Material for this exercise:

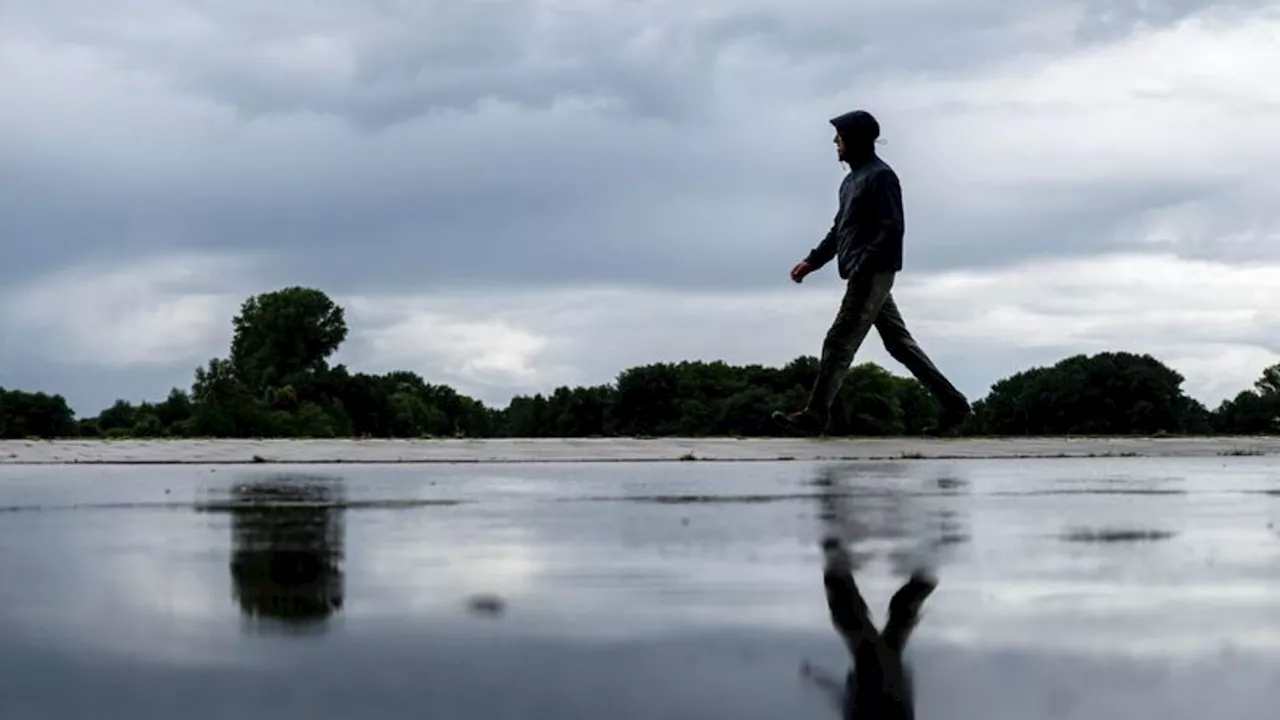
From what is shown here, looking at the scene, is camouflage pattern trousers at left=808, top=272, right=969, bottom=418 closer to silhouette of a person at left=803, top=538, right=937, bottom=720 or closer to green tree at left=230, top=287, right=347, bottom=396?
silhouette of a person at left=803, top=538, right=937, bottom=720

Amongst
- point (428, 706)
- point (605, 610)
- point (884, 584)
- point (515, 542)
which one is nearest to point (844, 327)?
point (515, 542)

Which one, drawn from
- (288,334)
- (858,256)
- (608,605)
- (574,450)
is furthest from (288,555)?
(288,334)

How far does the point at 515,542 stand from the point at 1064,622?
104 inches

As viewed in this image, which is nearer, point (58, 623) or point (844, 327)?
point (58, 623)

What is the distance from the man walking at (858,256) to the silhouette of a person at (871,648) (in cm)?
646

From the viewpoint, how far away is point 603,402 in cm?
9069

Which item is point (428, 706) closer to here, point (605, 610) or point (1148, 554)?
point (605, 610)

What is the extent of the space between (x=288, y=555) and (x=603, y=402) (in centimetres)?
8456

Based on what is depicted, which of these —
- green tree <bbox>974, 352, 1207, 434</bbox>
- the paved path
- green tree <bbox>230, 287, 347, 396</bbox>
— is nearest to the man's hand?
the paved path

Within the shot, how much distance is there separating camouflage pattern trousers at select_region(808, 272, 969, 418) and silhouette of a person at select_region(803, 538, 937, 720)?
21.6 feet

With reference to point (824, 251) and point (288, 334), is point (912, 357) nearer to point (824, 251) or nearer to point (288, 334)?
point (824, 251)

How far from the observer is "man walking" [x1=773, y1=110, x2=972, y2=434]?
1195 centimetres

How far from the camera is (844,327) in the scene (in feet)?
40.5

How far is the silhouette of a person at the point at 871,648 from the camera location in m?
3.28
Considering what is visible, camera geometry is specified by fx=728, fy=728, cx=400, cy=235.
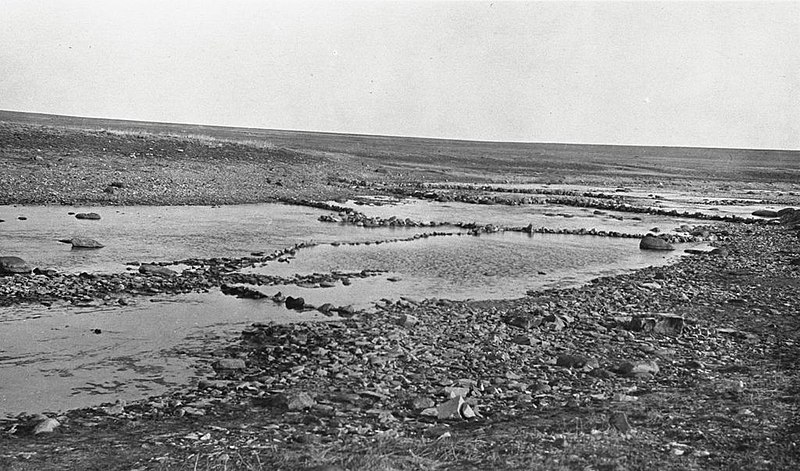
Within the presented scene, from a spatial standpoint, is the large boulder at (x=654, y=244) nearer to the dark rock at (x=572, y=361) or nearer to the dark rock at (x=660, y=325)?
the dark rock at (x=660, y=325)

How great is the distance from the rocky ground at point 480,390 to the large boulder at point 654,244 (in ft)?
22.6

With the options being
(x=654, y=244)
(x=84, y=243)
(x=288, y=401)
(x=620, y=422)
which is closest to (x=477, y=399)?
(x=620, y=422)

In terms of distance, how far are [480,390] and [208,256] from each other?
11661 mm

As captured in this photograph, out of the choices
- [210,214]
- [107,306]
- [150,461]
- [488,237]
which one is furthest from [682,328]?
[210,214]

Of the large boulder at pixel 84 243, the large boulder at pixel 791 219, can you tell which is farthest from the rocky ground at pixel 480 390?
the large boulder at pixel 791 219

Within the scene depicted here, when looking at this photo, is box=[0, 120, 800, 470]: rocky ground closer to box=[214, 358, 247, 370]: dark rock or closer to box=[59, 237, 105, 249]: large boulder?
box=[214, 358, 247, 370]: dark rock

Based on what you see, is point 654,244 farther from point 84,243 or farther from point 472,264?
point 84,243

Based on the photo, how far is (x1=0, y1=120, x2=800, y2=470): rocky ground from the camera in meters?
6.86

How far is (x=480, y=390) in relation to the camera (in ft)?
29.5

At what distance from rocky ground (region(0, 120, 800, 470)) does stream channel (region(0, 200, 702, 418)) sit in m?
0.71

What you will do: Repeat all of the records verbatim, leaving out the pictures.

Exercise result:
From what is shown here, looking at the scene, is camouflage pattern trousers at left=808, top=272, right=969, bottom=418 closer to silhouette of a person at left=803, top=538, right=937, bottom=720 or closer to green tree at left=230, top=287, right=347, bottom=396?
silhouette of a person at left=803, top=538, right=937, bottom=720

Amongst
- point (428, 706)
- point (605, 610)
- point (884, 584)
- point (515, 542)
which one is nearest to point (844, 327)?
point (515, 542)

Which one, drawn from
- (288,334)
- (858,256)
- (608,605)
- (574,450)
is furthest from (288,555)?
(288,334)

How far does the point at 515,542 stand from the point at 1064,622?
104 inches

As viewed in this image, which is nearer, point (58, 623) or point (844, 327)?
point (58, 623)

What is the distance from the man walking at (858,256) to the silhouette of a person at (871,648) (in cm)?
646

From the viewpoint, how far away is point 603,402 in cm?
9069

Which item is point (428, 706) closer to here, point (605, 610) or point (1148, 554)?
point (605, 610)

What is the extent of the space between (x=288, y=555) and (x=603, y=402) (in centimetres)?
8456

Based on what is depicted, which of these —
- green tree <bbox>974, 352, 1207, 434</bbox>
- the paved path
- green tree <bbox>230, 287, 347, 396</bbox>
— is nearest to the man's hand?
the paved path

Within the shot, how much distance is there separating camouflage pattern trousers at select_region(808, 272, 969, 418) and silhouette of a person at select_region(803, 538, 937, 720)?
21.6 feet

With reference to point (824, 251) and point (288, 334), is point (912, 357) nearer to point (824, 251) or nearer to point (288, 334)?
point (824, 251)

How far from the observer is "man walking" [x1=773, y1=110, x2=972, y2=434]?
1195 centimetres

How far from the camera is (844,327) in the scene (in feet)?
40.5

How far is the silhouette of a person at the point at 871,648 from the camera location in m?
3.28
Considering what is visible, camera geometry is specified by fx=728, fy=728, cx=400, cy=235.
Within the presented scene, from a spatial standpoint, is the large boulder at (x=654, y=244) nearer to the dark rock at (x=572, y=361) or nearer to the dark rock at (x=660, y=325)?
the dark rock at (x=660, y=325)

How great is the distance from the rocky ground at point 480,390 to the large boulder at point 654,244 (in ft)?
22.6

With the options being
(x=654, y=244)
(x=84, y=243)
(x=288, y=401)
(x=620, y=422)
which is closest to (x=477, y=399)?
(x=620, y=422)

In terms of distance, how far are [480,390] and [208,256] from each other?
11661 mm

As captured in this photograph, out of the choices
- [210,214]
- [107,306]
- [150,461]
- [488,237]
which one is furthest from [682,328]?
[210,214]

Of the large boulder at pixel 84 243, the large boulder at pixel 791 219, can you tell which is farthest from the rocky ground at pixel 480 390?
the large boulder at pixel 791 219

Within the scene depicted here, when looking at this photo, is box=[0, 120, 800, 470]: rocky ground closer to box=[214, 358, 247, 370]: dark rock or closer to box=[59, 237, 105, 249]: large boulder?
box=[214, 358, 247, 370]: dark rock

Based on what you see, is point 654,244 farther from point 84,243 or farther from point 472,264?
point 84,243

Based on the photo, how far is (x1=0, y1=120, x2=800, y2=470): rocky ground from the camera in meters?
6.86

How far is (x=480, y=390) in relation to the camera (in ft)?
29.5

At what distance from rocky ground (region(0, 120, 800, 470)) does stream channel (region(0, 200, 702, 418)) sit in m?
0.71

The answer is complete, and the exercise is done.